Für saarländische Handwerker bedeutet das geltende Entsendegesetz einen riesengroßen bürokratischen Aufwand, wenn sie jenseits der Grenze arbeiten. Für jeden Arbeitstag müsse er für jeden Angestellten mehrere Formulare ausfüllen, klagt ein saarländischer Schreiner. Große Hoffnung setzen die Beteiligten in das vorgeschlagene Rechtsinstrument ECBM (european cross-border mechanism). Es soll grenzüberschreitende Projekte ermöglichen. Eine gemeinsam von Trägern verschiedener Mitgliedsländer betriebene Kindertagesstätte etwa wäre für Hans ein Traum. Oft stehen nationale Interessen dem gemeinsamen europäischen Gedanken im Wege. So schafften es die Grenzregionen nicht, in Berlin eine Ausnahmereglung für Grenzregionen bei der geplanten Pkw-Maut zu erreichen.

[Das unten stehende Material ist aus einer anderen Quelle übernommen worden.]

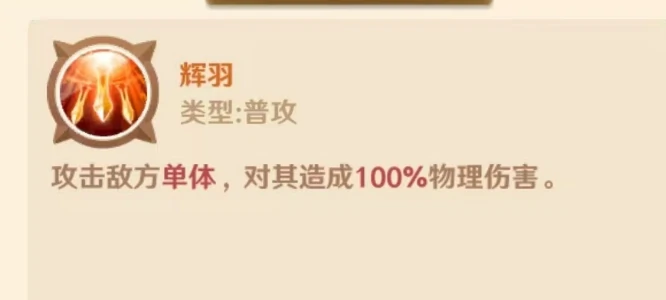 王者荣耀巨神军师孙尚香,王者荣耀孙尚香新皮肤玩法与强度分析,王者荣耀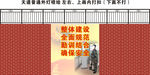 喷绘布 整体建设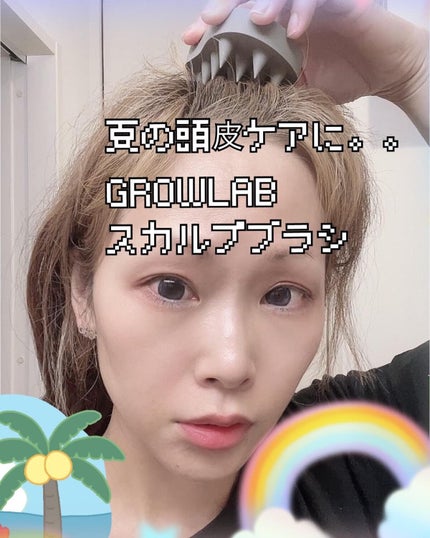 スカルプブラシ/GROW LAB/スカルプブラシを使ったクチコミ(1枚目)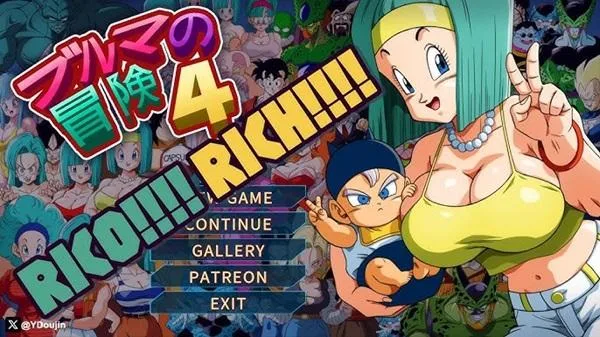 Bulma Adventure 4 screenshot 1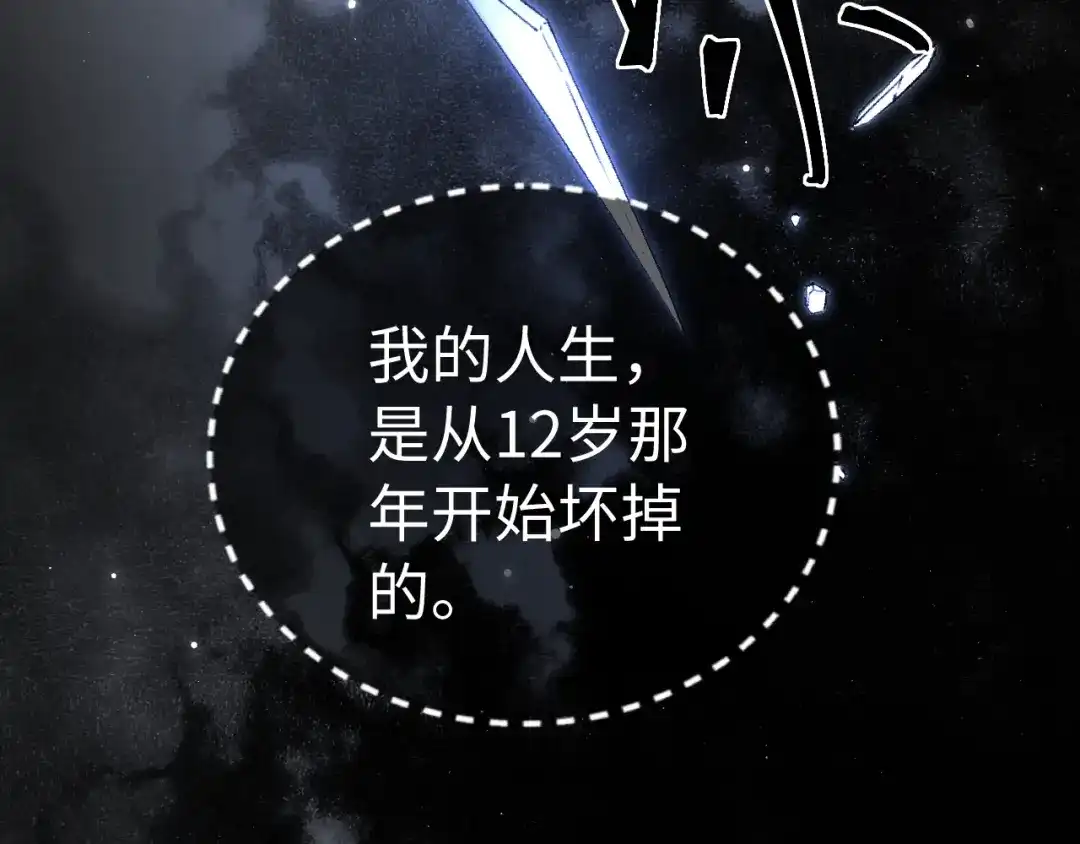 《好一个乖乖女》029 男朋友 第69页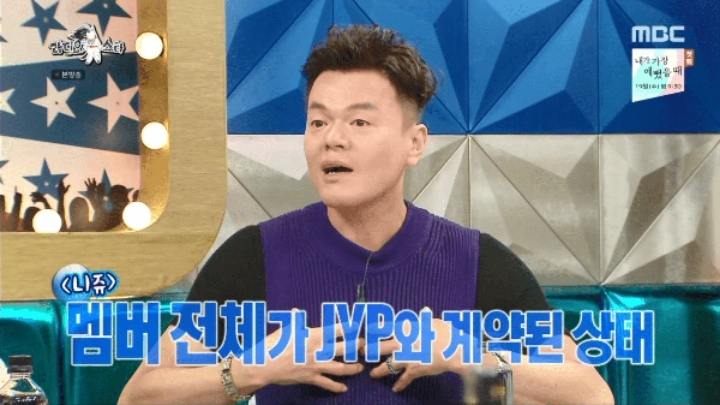 박진영 니쥬와 케이팝 기술 수출에 대한 이야기.jpg | 인스티즈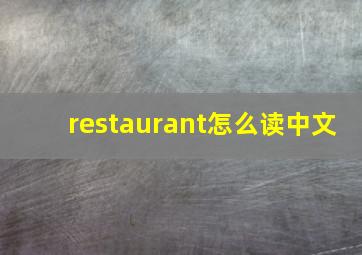 restaurant怎么读中文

Treibende Kraft im Verbund der Großregion ist neben Luxemburg vor allem das Saarland. Das ist wiederum stark auf Frankreich ausgerichtet. Die Landesregierung hat sich etwa zum Ziel gesetzt, dass innerhalb einer Generation alle Saarländer die Sprache des Nachbarn sprechen.
Die Kooperation in der Großregion soll »polyzentrisch« sein, das heißt, dass auch die anderen Partner stärker einbezogen werden sollen. »Es ist nicht nur der Aachener oder der Élysée-Vertrag im Kleinen. Es ist mehr«, beschwört Hans. Die Großregion soll gerade in Zeiten des Brexits »Modellregion für die europäische Integration« sein und sieht sich als »Inkubator« für neue Ideen.
Problemkind bleibt die verkehrstechnische Vernetzung in der Region. So sollen die Menschen 2020 im Großherzogtum kostenlos Bus und Bahn fahren können. Im Autoland Saarland ist so etwas undenkbar: »Das ist im Saarland nicht finanzierbar. Punkt«, sagt Hans.